I don't hate the 60s! Honest.

 


 Has anyone noticed the backlash against the 1960s recently?
 I once read a book, about ten years ago, that was about the 60s, and it began 'the 1960s are perhaps the most mythologised decade of all time'. Which I agreed with. However, in the last ten years or so, there's been something in the Zeitgeist that wants to re-evaluate the 60s, to explore it's dark side.
 I have to confess an interest. I love the 60s. When I somehow get hold of a time machine, that's where I'm going for a holiday. Youth culture and pop culture in general had an energy to it that's been lacking ever since, which is probably why it's been so romanticised. Woodstock, man landing on the moon, hippies - there was an innocent exuberance, which to our older culture can be charming. The 60s had an energy for change, but in a positive way.
 However, that would be to ignore the flip side of the coin, which is where this backlash is coming from in the first place. As a society, we can only ignore the dreadfulness of the 1960s for so long before it becomes decade-worship.

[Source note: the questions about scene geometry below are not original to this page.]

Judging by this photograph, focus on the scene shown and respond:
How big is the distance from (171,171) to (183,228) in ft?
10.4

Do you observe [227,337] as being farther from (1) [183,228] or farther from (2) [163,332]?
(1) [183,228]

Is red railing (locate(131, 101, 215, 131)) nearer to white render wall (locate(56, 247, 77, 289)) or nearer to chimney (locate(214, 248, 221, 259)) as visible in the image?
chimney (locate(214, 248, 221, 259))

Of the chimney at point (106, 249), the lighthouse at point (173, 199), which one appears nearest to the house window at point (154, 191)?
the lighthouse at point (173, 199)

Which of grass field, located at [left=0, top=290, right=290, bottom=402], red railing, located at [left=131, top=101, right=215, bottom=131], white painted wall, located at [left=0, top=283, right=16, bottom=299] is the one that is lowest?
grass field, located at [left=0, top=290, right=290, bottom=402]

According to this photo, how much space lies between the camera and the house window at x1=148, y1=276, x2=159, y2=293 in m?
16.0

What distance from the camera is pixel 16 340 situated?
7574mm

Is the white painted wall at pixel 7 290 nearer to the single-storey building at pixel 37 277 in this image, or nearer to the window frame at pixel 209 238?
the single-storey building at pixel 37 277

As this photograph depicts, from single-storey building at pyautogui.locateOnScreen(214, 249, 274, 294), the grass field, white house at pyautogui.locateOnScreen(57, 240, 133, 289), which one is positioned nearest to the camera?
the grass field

The civil rights and feminist movements were a cornerstone of the 1960s, rightfully so, but they were the forced result of a culture that essentially punished you for not being male and white. The 60s could easily be a very dangerous time if you weren't part of that subset of the population. The 'establishment' that young people railed against was an oppressive regime that had had a long experience of silencing dissent. During the 1960s, most people were still aware of their place in society and knew to keep their heads down.
Kent state shooting

 Protests against the Vietnam war highlight the awful reality of actually having been around back then. Protests and demonstrations turned violent, and of course there was the Kent State shootings. The cold war had produced enough nuclear weapons for the repeated annihilation of all life on Earth, either by madness or by accident, and although protest was widepsread it was ignored.
JFK
 In Britain, to deal with the housing crisis, tower blocks had been enthusiastically built. However, the premise was flawed - tower blocks don't allow you to simply pile up indefinitely, there needs to be quite a lot of surrounding to space to let in light to the bottom and in case the things collapse like dominoes, so you might as well build normal 2-up 2-downs - the huge subsidises hidden, and whole commnuities were seperated. The pound lowered in value, and it became common for young men to go abroad for work. Britain in the 60s could be very, very, depressing.

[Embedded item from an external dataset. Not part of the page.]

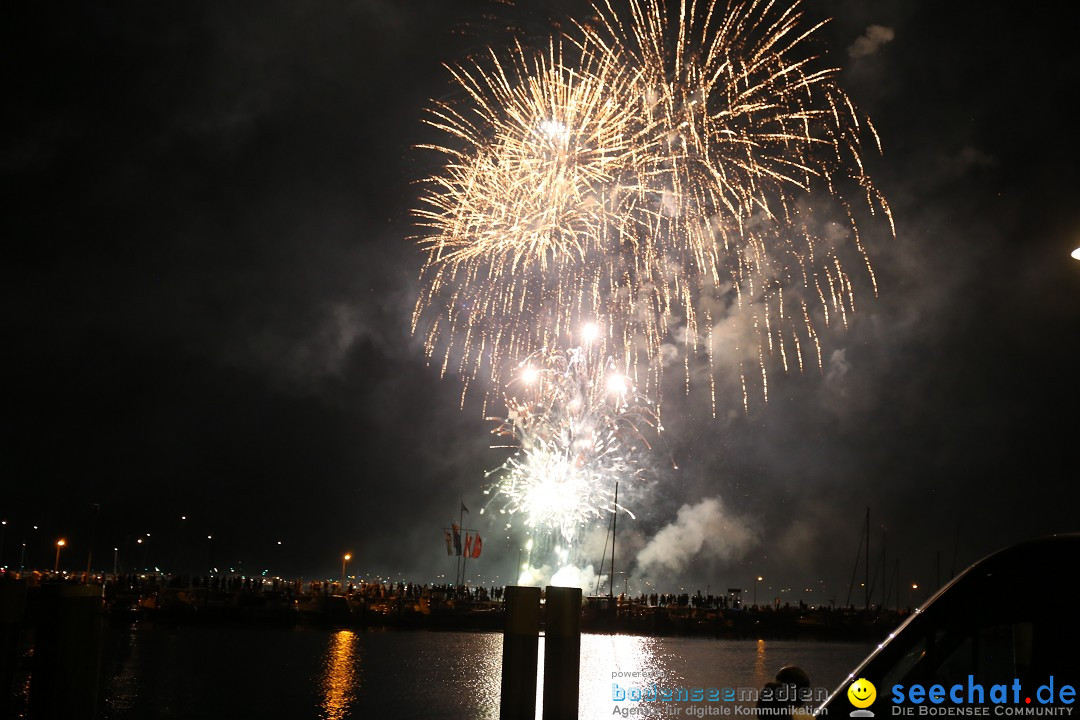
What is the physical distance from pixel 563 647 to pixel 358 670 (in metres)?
19.4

 So why, then, has it been so mythologised? Why does our culture shy away from the bad side? Well, it could be that youth culture of the time is so appealing. Their fashions were ridiculous (but perfect for fancy dress), some of their beliefs were well-meaning but stupidly flawed (e.g free love, or no politics in the communes), it could be that they did amazing stuff in that decade (man on the moon, sexual and civil equal rights, forcing society out of its rigid old mentality), or maybe it's just that we would all like to outrage an older generation that we're outraging with our outragessness.

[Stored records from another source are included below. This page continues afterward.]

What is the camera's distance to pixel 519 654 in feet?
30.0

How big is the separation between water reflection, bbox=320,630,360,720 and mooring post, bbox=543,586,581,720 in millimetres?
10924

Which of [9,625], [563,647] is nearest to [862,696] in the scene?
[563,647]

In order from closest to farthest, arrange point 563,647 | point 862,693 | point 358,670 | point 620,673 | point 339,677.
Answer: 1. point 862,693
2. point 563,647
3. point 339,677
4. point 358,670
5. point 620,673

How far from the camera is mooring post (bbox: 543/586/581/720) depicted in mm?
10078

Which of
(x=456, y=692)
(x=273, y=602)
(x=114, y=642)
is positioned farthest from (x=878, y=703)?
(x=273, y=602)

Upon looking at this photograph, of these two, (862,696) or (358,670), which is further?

 None of these feel right. In my opinion, the 1960s are glamourised just because there was the mood of change. They had come out of the bland conformist 50s and the feeling was that they were making a much better, more interesting, society. Wages had been rising, young people had a lot more disposable income, and some more time before society expected them to settle down. We miss the feeling that things are getting better. We live in a world where politicians advertise themselves as managers of the economy, not changers of society. I lived through the birth of the internet, which was perhaps the biggest change to our society since the 1960s, but nobody really got excited about it. It just happened a bit at a time. Maybe this explains our new-found antipathy to the 60s - we know, deep down, that the opening years of the 21st century just won't be eulogised anything like the 60s.